Question

How do you simplify $\dfrac{{{x^{2n}} - 1}}{{{x^n} - 3}}$ ?

Answer 1

Hint:To solve this equation, we let the correct expression of the equation to be $\dfrac{{{x^{2n}} - 1}}{{{x^n} - 3}}$In this question, we are given a fraction containing numerical values and some unknown variable quantity “x” that is raised to the power “2n” in the numerator and “n” in the denominator. For simplifying this fraction, we will use the identities of the algorithm, then we will look for the factors that are present in both the numerator and the denominator, these factors are called the common factors, then we cancel out the common factors until there are no common factors present between the numerator and the denominator.
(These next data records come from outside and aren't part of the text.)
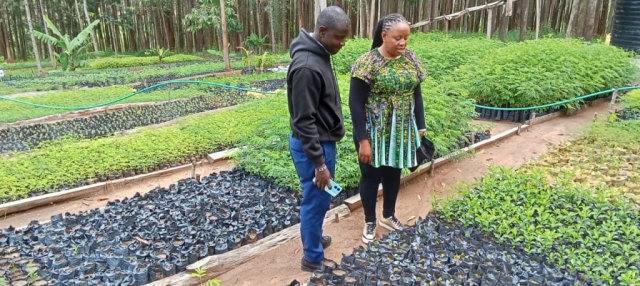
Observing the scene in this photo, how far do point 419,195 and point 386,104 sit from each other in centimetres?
185

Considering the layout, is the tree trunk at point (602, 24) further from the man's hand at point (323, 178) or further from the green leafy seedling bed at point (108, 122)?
the man's hand at point (323, 178)

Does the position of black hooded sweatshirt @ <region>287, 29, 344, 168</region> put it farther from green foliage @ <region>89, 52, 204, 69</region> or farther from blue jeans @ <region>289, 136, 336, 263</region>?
green foliage @ <region>89, 52, 204, 69</region>

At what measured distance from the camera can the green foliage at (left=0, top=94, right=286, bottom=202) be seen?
521 centimetres

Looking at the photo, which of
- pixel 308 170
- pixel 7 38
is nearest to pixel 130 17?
pixel 7 38

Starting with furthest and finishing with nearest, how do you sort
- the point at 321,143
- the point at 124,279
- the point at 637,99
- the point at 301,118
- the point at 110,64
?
the point at 110,64, the point at 637,99, the point at 124,279, the point at 321,143, the point at 301,118

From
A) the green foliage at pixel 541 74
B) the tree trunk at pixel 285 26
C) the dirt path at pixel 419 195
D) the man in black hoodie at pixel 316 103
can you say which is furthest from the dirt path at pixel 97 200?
the tree trunk at pixel 285 26

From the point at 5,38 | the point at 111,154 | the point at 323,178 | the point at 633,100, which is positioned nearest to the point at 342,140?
the point at 323,178

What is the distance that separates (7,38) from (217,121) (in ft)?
81.8

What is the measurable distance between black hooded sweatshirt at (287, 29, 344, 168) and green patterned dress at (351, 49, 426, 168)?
1.59 feet

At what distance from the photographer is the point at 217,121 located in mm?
7707

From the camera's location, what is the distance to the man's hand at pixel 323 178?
2.75 m

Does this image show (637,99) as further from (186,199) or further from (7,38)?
(7,38)

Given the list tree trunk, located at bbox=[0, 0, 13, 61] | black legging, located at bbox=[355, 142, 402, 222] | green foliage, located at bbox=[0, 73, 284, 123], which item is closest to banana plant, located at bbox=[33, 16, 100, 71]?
green foliage, located at bbox=[0, 73, 284, 123]

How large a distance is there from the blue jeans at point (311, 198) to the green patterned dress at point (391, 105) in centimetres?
51
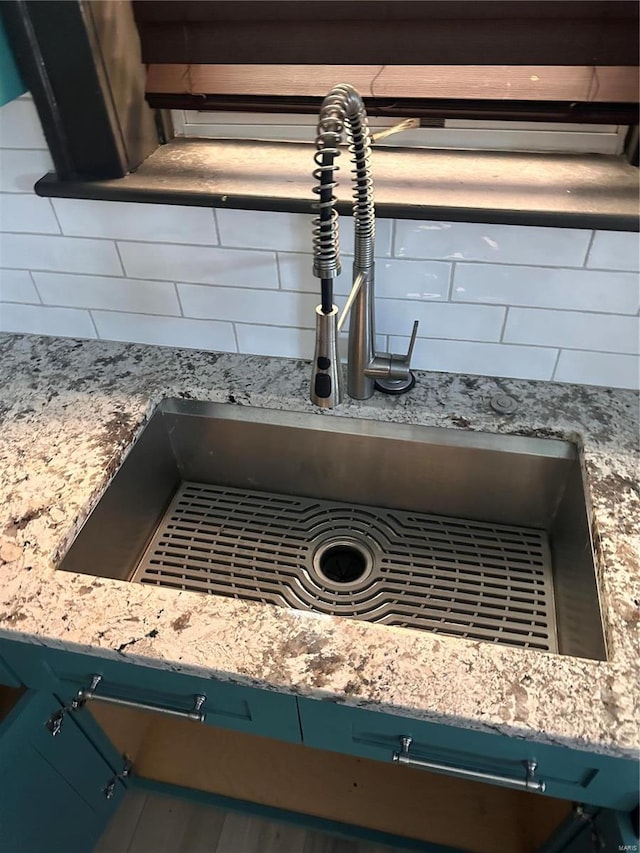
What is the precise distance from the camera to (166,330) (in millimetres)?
1146

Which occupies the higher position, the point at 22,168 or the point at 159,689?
the point at 22,168

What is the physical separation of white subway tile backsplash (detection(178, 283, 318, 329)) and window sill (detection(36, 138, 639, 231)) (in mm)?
170

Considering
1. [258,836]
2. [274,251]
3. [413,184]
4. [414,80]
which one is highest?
[414,80]

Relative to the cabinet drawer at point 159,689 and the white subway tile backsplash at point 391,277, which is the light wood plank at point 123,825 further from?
the white subway tile backsplash at point 391,277

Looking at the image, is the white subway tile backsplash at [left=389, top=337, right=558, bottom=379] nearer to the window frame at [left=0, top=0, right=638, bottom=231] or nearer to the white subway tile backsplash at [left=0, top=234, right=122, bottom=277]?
the window frame at [left=0, top=0, right=638, bottom=231]

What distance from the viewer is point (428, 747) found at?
0.78 metres

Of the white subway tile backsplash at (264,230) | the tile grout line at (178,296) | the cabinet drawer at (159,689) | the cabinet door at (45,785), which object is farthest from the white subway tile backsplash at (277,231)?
the cabinet door at (45,785)

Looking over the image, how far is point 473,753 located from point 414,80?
2.96 feet

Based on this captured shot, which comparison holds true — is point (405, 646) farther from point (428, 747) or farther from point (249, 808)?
point (249, 808)

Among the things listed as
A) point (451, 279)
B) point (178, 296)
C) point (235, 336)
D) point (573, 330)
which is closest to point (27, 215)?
point (178, 296)

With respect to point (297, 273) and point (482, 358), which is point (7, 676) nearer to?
point (297, 273)

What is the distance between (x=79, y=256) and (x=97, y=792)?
3.37ft

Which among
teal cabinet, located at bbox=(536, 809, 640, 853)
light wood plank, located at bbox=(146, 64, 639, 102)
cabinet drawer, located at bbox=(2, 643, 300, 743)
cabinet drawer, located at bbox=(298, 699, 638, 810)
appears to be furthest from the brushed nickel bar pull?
light wood plank, located at bbox=(146, 64, 639, 102)

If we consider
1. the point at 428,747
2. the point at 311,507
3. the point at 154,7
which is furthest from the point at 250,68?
the point at 428,747
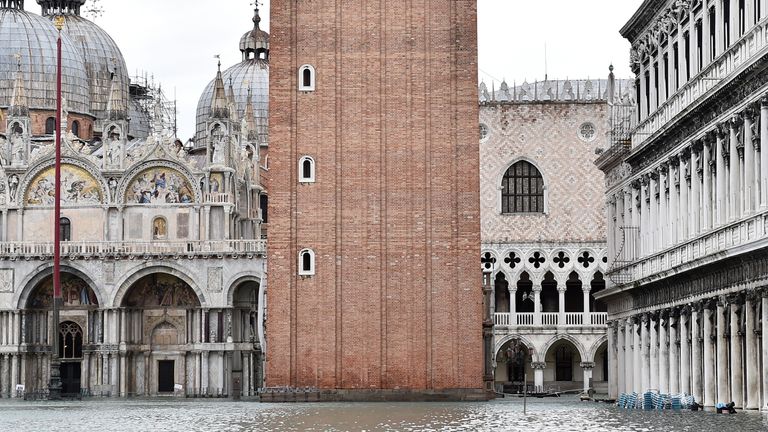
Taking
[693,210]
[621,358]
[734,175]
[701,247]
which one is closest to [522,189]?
[621,358]

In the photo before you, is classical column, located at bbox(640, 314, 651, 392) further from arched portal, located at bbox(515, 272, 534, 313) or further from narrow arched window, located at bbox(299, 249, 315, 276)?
arched portal, located at bbox(515, 272, 534, 313)

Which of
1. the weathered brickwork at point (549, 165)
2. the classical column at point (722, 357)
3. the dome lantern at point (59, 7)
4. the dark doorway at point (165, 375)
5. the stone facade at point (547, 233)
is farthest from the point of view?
the dome lantern at point (59, 7)

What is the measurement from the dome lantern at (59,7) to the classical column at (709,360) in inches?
2579

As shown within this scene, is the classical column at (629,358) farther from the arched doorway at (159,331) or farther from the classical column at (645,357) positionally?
the arched doorway at (159,331)

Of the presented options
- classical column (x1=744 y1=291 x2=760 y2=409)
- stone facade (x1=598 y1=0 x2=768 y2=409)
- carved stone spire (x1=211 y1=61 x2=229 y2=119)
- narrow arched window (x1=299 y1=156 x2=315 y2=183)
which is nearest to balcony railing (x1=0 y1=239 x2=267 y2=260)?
carved stone spire (x1=211 y1=61 x2=229 y2=119)

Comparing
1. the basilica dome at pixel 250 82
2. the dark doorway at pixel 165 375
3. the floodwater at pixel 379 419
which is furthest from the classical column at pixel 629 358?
the basilica dome at pixel 250 82

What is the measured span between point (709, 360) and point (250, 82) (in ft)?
219

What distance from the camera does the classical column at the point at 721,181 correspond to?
37.6 m

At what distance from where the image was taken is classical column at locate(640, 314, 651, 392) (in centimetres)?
4658

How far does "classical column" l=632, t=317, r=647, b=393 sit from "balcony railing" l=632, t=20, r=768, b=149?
505cm

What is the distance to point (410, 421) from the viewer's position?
1385 inches

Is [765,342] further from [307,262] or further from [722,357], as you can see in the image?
[307,262]

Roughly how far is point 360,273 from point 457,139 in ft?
16.8

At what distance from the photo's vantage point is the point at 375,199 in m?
→ 53.6
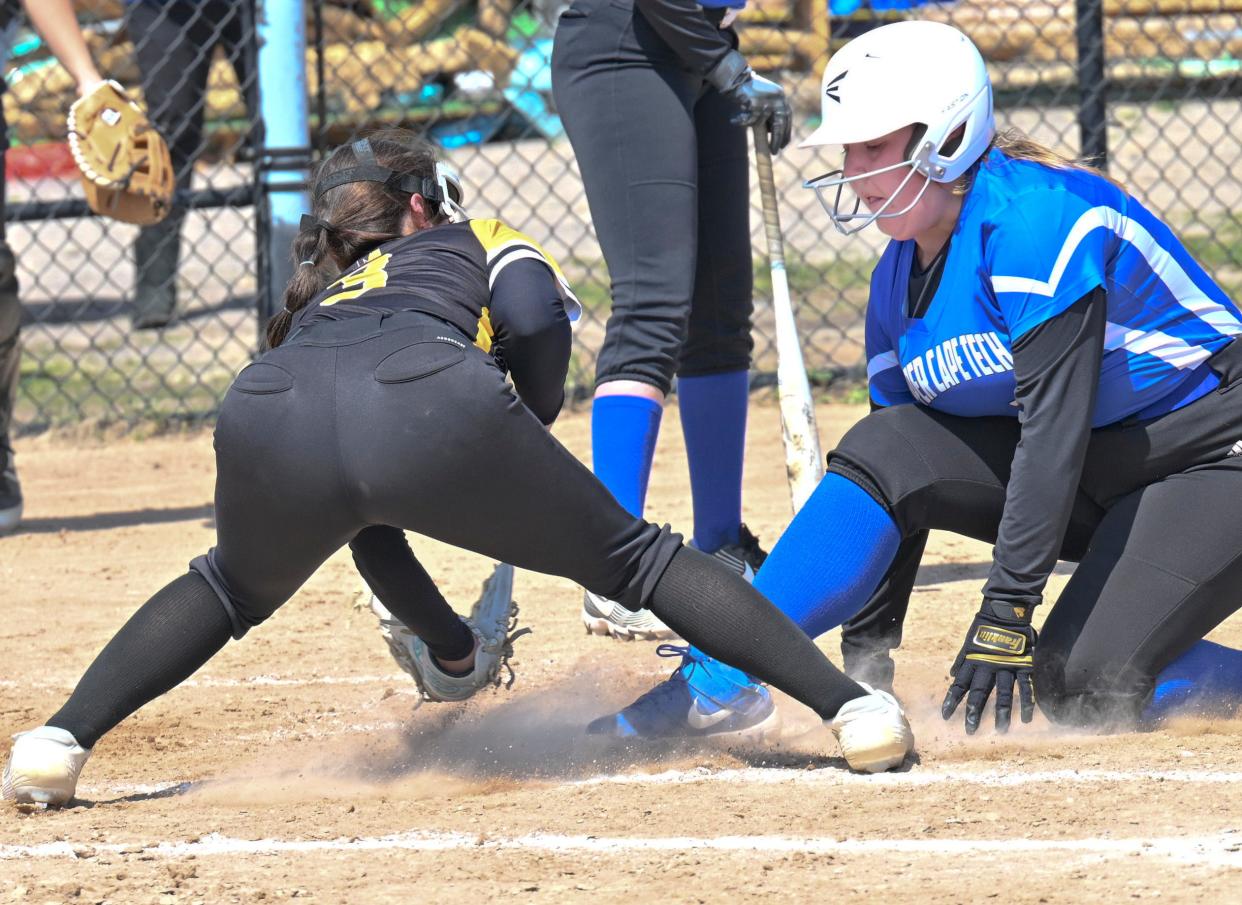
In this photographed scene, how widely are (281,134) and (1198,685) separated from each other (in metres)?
4.31

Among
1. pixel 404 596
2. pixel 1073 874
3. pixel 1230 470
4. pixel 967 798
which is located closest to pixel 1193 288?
pixel 1230 470

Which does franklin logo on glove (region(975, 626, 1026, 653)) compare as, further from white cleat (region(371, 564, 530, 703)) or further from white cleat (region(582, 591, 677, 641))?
white cleat (region(582, 591, 677, 641))

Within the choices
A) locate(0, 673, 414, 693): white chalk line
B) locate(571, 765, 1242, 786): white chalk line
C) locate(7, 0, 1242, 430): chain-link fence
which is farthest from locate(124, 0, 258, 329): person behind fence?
locate(571, 765, 1242, 786): white chalk line

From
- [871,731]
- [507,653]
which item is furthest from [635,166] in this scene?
[871,731]

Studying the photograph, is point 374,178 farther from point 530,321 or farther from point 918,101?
point 918,101

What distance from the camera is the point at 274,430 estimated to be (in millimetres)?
2541

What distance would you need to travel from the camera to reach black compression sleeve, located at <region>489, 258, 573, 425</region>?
2.77 m

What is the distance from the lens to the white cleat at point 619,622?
12.1 feet

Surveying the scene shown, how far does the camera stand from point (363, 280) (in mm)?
2785

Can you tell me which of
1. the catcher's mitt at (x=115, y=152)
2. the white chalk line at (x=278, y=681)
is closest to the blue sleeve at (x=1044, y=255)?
the white chalk line at (x=278, y=681)

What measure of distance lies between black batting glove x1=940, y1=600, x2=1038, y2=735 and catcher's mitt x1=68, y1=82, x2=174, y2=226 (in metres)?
3.03

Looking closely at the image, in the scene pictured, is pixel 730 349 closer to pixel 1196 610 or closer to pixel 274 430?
pixel 1196 610

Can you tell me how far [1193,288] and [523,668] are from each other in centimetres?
165

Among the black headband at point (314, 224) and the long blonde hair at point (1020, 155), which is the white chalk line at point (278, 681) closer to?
the black headband at point (314, 224)
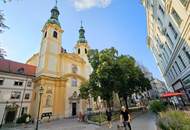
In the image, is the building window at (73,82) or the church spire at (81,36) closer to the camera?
the building window at (73,82)

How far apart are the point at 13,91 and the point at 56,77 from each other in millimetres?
9414

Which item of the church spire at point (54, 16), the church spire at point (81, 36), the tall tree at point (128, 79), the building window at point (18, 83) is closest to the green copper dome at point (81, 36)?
the church spire at point (81, 36)

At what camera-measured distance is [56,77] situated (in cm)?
3222

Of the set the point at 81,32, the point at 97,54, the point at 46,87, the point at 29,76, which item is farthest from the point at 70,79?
the point at 81,32

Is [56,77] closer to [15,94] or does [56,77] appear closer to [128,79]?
[15,94]

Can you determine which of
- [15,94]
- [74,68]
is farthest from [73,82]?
[15,94]

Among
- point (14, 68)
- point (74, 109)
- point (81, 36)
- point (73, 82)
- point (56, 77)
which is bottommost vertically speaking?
point (74, 109)

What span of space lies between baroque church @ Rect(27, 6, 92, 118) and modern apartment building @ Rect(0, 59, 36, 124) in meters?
1.54

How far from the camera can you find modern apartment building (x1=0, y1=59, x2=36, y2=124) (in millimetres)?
25672

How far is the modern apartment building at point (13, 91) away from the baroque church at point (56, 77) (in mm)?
1543

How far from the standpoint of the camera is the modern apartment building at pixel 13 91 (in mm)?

Complete step by step answer:
We have to simplify $\dfrac{{{x^{2n}} - 1}}{{{x^n} - 3}}$
It can be rewritten as –
$\dfrac{{{x^{2n}} - 1}}{{{x^n} - 3}} = \dfrac{{{{({x^n})}^2} - {{(1)}^2}}}{{{x^n} - 3}}$
We know that
$
{a^2} - {b^2} = (a - b)(a + b) \\
\Rightarrow {({x^n})^2} - {(1)^2} = ({x^n} - 1)({x^n} + 1) \\
$
Using this value in the given expression, we get –
$\dfrac{{{x^{2n}} - 1}}{{{x^n} - 3}} = \dfrac{{({x^n} - 1)({x^n} + 1)}}{{{x^n} - 3}}$
Now, -1 can be written as $ - 3 + 2$ , so we get –
$
\dfrac{{{x^{2n}} - 1}}{{{x^n} - 3}} = \dfrac{{({x^n} - 3 + 2)({x^n} + 1)}}{{{x^n} - 3}} \\
\Rightarrow \dfrac{{{x^{2n}} - 1}}{{{x^n} - 3}} = \dfrac{{({x^n} - 3)({x^n} + 1) + 2({x^n} + 1)}}{{{x^n} -
3}} \\
$
Now, 1 can be written as $4 - 3$ , so we get –
$
\dfrac{{{x^{2n}} - 1}}{{{x^n} - 3}} = \dfrac{{({x^n} - 3)({x^n} + 1) + 2({x^n} + 4 - 3)}}{{{x^n} - 3}} \\
\Rightarrow \dfrac{{{x^{2n}} - 1}}{{{x^n} - 3}} = \dfrac{{({x^n} - 3)({x^n} + 1) + 2({x^n} - 3) + 8}}{{{x^n}
- 3}} \\
\Rightarrow \dfrac{{{x^{2n}} - 1}}{{{x^n} - 3}} = \dfrac{{({x^n} - 3)({x^n} + 1) + 2({x^n} - 3)}}{{{x^n} -
3}} + \dfrac{8}{{{x^n} - 3}} \\
$
Now, we take $({x^n} - 3)$ common in the numerator and get –
$\dfrac{{{x^{2n}} - 1}}{{{x^n} - 3}} = \dfrac{{({x^n} - 3)[{x^n} + 1 + 2]}}{{{x^n} - 3}} + \dfrac{8}{{{x^n} -
3}}$
${x^n} - 3$ is present in both the numerator and the denominator, so we cancel it out –
$ \Rightarrow \dfrac{{{x^{2n}} - 1}}{{{x^n} - 3}} = {x^n} + 3 + \dfrac{8}{{{x^n} - 3}}$
Hence the simplified form of $\dfrac{{{x^{2n}} - 1}}{{{x^n} - 3}}$ is ${x^n} + 3 + \dfrac{8}{{{x^n} - 3}}$ .

Note: In this solution, we have used a law of exponential which states that when a number that is already raised to some power is again raised to some power then the base remains the same and the powers are multiplied with each other and vice versa, that is, ${({x^n})^m} = {x^{n \times m}}$ or ${x^{n
\times m}} = {({x^n})^m}$ . We have also used one algorithmic identity and the distributive property several identities several times in this solution.